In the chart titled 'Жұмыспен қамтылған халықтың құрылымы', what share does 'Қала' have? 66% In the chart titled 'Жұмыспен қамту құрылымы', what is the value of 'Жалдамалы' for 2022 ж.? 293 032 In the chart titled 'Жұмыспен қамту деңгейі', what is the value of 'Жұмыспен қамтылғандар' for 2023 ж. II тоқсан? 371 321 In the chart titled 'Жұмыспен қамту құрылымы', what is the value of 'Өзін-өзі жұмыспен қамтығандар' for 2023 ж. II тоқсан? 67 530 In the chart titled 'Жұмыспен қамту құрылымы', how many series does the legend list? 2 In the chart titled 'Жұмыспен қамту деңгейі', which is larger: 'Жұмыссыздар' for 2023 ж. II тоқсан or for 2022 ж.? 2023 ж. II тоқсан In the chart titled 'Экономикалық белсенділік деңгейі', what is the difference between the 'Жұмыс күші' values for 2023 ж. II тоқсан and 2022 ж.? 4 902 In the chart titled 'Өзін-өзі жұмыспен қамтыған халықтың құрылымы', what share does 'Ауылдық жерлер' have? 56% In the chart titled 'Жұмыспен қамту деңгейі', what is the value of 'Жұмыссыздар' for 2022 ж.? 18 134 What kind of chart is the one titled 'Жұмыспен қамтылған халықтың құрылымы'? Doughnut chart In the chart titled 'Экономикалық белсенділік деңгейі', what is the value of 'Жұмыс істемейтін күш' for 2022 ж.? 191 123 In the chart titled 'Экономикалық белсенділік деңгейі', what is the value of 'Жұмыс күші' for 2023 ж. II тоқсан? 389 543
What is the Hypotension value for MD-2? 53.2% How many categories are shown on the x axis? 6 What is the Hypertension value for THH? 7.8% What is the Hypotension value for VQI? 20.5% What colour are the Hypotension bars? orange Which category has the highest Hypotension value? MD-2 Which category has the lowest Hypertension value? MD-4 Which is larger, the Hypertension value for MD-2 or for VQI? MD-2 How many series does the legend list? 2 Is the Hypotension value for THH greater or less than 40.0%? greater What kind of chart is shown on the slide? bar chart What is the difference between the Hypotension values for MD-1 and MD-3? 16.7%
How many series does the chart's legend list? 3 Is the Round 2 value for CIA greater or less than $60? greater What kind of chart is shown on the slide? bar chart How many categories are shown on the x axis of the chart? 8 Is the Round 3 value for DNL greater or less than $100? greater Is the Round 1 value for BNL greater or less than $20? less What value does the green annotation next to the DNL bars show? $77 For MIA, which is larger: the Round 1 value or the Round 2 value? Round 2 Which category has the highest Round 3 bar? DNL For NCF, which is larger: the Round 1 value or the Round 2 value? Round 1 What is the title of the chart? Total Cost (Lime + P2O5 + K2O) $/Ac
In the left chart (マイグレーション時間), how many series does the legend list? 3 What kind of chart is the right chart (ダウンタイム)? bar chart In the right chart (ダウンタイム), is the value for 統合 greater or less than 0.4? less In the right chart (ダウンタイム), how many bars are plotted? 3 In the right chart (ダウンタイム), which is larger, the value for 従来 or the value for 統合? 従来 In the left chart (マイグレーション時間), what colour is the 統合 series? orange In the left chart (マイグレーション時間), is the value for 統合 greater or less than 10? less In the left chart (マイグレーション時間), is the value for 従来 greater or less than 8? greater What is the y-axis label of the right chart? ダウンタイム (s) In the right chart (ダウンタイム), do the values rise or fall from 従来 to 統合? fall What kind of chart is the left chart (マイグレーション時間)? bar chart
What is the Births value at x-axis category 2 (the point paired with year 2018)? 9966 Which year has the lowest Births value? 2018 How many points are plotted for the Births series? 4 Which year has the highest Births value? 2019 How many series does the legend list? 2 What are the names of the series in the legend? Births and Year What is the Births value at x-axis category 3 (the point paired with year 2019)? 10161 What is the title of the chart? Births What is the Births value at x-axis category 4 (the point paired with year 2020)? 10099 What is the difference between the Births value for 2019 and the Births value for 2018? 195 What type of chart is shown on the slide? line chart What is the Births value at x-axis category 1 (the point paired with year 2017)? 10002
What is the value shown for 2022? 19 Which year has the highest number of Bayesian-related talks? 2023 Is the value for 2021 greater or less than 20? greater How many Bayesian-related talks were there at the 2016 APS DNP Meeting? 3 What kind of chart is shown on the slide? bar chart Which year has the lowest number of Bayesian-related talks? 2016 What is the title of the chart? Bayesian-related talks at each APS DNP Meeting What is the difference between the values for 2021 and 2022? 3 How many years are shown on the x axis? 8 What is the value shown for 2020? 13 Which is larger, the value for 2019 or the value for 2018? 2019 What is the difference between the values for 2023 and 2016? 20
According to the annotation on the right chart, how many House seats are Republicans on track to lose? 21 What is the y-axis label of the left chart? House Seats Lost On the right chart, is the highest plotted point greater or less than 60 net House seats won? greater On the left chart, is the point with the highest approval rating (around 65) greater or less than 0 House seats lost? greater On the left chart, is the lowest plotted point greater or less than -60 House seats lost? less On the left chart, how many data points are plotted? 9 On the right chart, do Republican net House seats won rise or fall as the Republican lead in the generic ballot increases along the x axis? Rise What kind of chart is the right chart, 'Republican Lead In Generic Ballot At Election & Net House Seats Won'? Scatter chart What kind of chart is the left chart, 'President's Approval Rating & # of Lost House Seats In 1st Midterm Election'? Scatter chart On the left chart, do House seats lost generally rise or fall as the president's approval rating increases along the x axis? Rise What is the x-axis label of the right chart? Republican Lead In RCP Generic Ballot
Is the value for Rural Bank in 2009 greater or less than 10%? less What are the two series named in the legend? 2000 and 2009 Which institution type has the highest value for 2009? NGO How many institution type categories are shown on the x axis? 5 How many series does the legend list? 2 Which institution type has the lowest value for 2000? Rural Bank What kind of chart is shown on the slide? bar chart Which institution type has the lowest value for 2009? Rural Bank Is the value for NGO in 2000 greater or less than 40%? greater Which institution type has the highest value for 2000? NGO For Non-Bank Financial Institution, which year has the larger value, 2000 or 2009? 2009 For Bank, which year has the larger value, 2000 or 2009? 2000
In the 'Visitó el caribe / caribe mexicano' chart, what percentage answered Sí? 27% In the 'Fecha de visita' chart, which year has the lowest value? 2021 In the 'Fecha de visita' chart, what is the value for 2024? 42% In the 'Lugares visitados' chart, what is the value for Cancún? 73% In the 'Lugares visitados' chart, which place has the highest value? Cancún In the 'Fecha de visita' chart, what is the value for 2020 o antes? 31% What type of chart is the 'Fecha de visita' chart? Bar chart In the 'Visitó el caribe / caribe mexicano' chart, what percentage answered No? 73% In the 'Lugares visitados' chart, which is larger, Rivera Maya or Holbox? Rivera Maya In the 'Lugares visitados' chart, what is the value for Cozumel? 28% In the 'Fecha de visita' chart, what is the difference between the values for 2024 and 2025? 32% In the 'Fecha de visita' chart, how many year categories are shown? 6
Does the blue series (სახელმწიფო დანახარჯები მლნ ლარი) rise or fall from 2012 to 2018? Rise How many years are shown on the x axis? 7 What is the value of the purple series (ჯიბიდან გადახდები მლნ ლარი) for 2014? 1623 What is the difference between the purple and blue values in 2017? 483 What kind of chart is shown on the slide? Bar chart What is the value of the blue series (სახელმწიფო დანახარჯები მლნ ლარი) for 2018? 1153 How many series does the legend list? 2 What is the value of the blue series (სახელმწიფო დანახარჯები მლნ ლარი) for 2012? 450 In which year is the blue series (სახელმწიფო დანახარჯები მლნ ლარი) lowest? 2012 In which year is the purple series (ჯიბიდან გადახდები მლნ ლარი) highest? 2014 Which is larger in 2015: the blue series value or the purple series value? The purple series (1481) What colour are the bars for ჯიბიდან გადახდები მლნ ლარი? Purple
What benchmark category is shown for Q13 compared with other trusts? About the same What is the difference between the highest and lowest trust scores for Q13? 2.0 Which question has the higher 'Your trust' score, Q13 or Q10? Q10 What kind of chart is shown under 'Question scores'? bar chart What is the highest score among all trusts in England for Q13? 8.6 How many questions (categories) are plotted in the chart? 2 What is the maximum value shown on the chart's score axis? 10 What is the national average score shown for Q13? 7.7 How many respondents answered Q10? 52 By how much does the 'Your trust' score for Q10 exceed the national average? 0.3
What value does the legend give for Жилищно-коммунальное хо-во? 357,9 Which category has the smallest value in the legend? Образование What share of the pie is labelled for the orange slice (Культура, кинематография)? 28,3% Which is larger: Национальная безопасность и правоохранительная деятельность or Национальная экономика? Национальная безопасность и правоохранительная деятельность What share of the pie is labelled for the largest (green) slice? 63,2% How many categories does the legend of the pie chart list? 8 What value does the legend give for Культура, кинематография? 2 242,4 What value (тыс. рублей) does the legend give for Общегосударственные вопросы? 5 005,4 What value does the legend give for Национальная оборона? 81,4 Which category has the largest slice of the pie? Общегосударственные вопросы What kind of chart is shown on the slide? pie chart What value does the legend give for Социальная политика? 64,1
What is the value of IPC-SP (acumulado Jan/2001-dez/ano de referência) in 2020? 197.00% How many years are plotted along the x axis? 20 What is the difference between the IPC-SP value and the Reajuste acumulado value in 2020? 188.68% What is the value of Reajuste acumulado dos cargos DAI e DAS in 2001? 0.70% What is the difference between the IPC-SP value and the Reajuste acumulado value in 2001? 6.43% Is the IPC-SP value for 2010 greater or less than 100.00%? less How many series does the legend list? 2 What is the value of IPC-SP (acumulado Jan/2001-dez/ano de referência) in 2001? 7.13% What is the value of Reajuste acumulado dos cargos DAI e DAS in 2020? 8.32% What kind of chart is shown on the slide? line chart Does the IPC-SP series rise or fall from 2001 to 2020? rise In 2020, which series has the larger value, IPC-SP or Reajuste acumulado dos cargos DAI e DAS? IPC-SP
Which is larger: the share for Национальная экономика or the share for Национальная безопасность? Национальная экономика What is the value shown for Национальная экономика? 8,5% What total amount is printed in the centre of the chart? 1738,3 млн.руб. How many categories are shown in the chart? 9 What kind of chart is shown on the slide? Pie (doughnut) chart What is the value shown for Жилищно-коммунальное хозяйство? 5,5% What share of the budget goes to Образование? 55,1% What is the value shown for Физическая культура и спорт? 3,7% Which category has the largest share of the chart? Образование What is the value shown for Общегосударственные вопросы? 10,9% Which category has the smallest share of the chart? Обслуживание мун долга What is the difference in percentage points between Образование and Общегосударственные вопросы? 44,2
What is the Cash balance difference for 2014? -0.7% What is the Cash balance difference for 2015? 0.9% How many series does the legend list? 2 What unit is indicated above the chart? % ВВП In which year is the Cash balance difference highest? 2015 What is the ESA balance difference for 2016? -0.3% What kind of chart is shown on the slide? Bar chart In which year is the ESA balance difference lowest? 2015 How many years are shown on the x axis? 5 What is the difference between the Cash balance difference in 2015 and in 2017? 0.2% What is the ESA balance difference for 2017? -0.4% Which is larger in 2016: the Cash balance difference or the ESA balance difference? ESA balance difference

EXERCISE REQUIREMENTS - Pull out every line of the records above that contains the string "коммунальное". Case counts.

EXERCISE RESULT -
What value does the legend give for Жилищно-коммунальное хо-во? 357,9 Which category has the smallest value in the legend? Образование What share of the pie is labelled for the orange slice (Культура, кинематография)? 28,3% Which is larger: Национальная безопасность и правоохранительная деятельность or Национальная экономика? Национальная безопасность и правоохранительная деятельность What share of the pie is labelled for the largest (green) slice? 63,2% How many categories does the legend of the pie chart list? 8 What value does the legend give for Культура, кинематография? 2 242,4 What value (тыс. рублей) does the legend give for Общегосударственные вопросы? 5 005,4 What value does the legend give for Национальная оборона? 81,4 Which category has the largest slice of the pie? Общегосударственные вопросы What kind of chart is shown on the slide? pie chart What value does the legend give for Социальная политика? 64,1
Which is larger: the share for Национальная экономика or the share for Национальная безопасность? Национальная экономика What is the value shown for Национальная экономика? 8,5% What total amount is printed in the centre of the chart? 1738,3 млн.руб. How many categories are shown in the chart? 9 What kind of chart is shown on the slide? Pie (doughnut) chart What is the value shown for Жилищно-коммунальное хозяйство? 5,5% What share of the budget goes to Образование? 55,1% What is the value shown for Физическая культура и спорт? 3,7% Which category has the largest share of the chart? Образование What is the value shown for Общегосударственные вопросы? 10,9% Which category has the smallest share of the chart? Обслуживание мун долга What is the difference in percentage points between Образование and Общегосударственные вопросы? 44,2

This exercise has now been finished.